Anima (Jung)
Anima is volgens de psycholoog Carl Gustav Jung een van de archetypen uit het collectief onbewuste, dat deel van de innerlijke psyche dat met de vrouwelijke zijde van de man overeenkomt. Net zo is het archetype van de mannelijke zijde van een vrouw de animus. Ieder mens heeft volgens Jung namelijk kenmerken van de beide seksen, niet alleen biologisch maar ook in psychologische zin.
Archetype
[bewerken | brontekst bewerken]Bij een evenwichtige persoonlijkheid kunnen beide delen van de psyche, animus en anima, zich beide vrijelijk manifesteren in het bewustzijn en in het gedrag. Door opvoeding wordt het ene echter soms ontwikkeld en het andere niet. Een man ontwikkelt hierdoor meestal meer zijn mannelijke dan zijn vrouwelijke kant. Als de anima bij de man onderontwikkeld is, belemmert deze het functioneren van de man en blijft het vrouwbeeld primitief.
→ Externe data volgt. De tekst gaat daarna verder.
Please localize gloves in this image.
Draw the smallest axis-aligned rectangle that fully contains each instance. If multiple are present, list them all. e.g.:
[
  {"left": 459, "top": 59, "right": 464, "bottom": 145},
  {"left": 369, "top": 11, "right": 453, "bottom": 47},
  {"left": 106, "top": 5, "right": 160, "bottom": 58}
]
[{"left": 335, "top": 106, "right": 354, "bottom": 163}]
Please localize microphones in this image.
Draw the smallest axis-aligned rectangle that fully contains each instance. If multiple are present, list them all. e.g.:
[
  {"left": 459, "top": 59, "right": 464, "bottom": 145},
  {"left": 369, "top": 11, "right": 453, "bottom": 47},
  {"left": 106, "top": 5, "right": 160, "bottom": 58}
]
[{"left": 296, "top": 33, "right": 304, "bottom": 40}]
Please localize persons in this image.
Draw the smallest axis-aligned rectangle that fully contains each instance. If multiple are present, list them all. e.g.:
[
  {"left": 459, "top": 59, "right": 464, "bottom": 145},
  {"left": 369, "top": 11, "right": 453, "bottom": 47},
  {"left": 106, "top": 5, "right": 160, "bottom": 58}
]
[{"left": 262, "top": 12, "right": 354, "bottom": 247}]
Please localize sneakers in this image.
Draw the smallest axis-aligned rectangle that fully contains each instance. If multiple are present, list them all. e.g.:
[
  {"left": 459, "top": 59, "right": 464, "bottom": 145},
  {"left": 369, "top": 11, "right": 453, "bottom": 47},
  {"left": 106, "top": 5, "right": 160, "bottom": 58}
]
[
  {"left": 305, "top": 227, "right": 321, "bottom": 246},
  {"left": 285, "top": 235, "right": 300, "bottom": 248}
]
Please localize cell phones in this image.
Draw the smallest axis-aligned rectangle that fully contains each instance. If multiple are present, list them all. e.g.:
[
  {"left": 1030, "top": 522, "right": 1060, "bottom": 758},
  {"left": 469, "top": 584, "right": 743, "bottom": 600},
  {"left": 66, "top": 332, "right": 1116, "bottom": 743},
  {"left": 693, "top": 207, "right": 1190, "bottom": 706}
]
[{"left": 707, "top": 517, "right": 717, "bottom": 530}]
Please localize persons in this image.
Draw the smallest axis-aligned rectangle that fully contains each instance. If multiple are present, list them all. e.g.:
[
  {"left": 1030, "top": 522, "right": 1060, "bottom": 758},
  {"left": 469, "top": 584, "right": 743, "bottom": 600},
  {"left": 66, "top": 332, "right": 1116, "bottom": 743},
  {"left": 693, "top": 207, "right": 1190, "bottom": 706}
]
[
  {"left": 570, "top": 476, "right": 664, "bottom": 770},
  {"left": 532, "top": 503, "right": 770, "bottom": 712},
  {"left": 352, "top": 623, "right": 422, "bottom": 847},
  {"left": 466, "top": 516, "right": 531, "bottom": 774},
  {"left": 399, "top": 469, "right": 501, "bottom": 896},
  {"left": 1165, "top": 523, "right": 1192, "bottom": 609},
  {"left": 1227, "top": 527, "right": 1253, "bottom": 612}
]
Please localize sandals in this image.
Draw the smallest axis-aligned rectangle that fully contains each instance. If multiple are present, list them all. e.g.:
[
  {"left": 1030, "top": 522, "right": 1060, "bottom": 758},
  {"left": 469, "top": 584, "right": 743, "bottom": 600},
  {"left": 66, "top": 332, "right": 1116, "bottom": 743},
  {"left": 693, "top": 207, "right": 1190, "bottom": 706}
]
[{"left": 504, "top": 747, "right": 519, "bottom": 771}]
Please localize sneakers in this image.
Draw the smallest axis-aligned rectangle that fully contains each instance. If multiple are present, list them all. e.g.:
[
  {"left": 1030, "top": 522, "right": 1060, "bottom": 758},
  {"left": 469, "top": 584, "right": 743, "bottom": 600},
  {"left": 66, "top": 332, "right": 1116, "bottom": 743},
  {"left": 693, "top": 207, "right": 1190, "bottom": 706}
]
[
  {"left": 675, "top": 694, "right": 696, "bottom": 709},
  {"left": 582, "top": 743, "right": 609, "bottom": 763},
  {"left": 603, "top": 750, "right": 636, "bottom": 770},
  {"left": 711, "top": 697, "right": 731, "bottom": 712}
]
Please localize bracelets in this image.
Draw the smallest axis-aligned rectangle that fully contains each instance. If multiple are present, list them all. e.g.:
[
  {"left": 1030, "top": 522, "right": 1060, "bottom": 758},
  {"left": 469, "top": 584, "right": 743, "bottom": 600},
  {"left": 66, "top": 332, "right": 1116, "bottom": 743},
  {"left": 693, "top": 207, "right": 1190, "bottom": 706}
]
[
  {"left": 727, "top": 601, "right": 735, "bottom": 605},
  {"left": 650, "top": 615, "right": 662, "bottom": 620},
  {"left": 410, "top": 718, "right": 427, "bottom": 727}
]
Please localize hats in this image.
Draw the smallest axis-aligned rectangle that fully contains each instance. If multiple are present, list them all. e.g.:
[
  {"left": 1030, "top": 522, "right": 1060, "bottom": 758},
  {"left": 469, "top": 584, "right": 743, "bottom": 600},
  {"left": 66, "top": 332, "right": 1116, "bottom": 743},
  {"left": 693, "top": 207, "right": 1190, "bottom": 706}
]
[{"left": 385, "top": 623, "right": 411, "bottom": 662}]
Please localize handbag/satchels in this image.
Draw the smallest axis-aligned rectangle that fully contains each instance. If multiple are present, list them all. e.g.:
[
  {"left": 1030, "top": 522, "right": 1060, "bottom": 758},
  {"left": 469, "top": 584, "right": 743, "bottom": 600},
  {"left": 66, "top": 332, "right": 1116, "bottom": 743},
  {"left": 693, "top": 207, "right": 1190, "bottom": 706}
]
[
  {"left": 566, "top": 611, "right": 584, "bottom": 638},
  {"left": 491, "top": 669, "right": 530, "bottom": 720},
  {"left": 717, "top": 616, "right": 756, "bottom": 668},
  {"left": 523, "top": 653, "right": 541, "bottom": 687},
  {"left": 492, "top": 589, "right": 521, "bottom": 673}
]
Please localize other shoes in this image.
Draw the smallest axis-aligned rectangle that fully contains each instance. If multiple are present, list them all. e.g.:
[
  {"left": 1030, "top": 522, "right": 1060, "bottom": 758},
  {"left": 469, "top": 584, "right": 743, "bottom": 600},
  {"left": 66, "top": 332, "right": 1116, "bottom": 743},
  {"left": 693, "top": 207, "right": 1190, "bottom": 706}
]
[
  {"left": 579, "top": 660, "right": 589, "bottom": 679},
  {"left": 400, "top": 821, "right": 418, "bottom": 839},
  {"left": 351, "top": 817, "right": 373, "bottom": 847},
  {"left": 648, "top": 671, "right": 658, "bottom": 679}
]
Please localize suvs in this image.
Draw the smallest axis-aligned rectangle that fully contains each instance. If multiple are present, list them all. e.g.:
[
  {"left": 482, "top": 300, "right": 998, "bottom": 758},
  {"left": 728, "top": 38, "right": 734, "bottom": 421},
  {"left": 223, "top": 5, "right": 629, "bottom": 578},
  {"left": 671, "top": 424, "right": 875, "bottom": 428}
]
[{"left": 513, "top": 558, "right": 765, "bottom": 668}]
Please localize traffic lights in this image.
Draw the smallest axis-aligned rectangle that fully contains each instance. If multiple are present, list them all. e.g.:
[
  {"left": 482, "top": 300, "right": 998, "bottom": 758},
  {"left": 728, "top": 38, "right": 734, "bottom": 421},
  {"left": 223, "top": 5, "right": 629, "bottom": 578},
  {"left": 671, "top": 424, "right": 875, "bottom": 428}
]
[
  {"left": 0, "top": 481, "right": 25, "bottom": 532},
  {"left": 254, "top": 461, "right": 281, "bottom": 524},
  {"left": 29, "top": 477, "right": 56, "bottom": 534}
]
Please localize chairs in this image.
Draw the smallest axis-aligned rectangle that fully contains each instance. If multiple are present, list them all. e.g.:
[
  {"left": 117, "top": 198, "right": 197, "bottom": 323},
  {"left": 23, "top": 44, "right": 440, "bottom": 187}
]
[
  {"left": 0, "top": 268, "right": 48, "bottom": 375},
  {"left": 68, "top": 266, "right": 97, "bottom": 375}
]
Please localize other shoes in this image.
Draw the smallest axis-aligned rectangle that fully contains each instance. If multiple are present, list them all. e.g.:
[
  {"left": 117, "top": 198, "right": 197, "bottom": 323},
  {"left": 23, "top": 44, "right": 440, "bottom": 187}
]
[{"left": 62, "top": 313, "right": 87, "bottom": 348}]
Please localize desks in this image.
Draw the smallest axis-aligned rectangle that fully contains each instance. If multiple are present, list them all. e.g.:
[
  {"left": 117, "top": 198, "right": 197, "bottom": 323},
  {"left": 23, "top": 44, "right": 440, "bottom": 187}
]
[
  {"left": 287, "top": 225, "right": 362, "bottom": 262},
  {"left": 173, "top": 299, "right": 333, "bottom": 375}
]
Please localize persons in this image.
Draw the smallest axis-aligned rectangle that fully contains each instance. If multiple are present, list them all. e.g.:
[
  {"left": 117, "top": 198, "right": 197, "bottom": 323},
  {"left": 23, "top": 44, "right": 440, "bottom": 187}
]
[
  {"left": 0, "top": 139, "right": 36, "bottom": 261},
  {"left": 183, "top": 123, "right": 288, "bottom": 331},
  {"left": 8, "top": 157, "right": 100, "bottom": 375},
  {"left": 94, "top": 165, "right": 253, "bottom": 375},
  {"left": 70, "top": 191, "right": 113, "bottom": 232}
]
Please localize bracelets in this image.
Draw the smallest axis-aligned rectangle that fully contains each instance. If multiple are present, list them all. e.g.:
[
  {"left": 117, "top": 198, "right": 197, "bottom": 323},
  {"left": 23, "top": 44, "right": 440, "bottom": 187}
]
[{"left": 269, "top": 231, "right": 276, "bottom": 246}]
Dat eeuwige beeld van de vrouw dat de man met zich meedraagt is als het ware in het genetische materiaal van de man ingeprent, een neerslag van alle indrukken die ooit door de vrouw zijn gemaakt.
Projecties
[bewerken | brontekst bewerken]De anima, die dus behoort tot het collectief onbewuste, werkt op onbewust niveau en is aanleiding tot projecties. De eerste projectie van de anima is onveranderlijk gericht op de moeder (net zo is bij de vrouw de eerste projectie van de animus gericht op de vader). Bij verliefdheid zal de man aangetrokken worden door vrouwen die beantwoorden aan zijn animabeeld van de vrouw. Ongeacht welke andere (bewuste) redenen de man heeft om zich tot een vrouw aangetrokken te voelen, het is in hoofdzaak dit onbewust proces dat zijn keuze stuurt. Anima en animus worden op een vergelijkbare manier dus geprojecteerd op het andere geslacht en bepalen de verhouding tot de andere sekse. Er bestaat volgens Jung trouwens ook een deel van de onbewuste psyche dat de verhouding tot het eigen geslacht weergeeft, een gevaarlijk archetype dat hij de schaduw noemt.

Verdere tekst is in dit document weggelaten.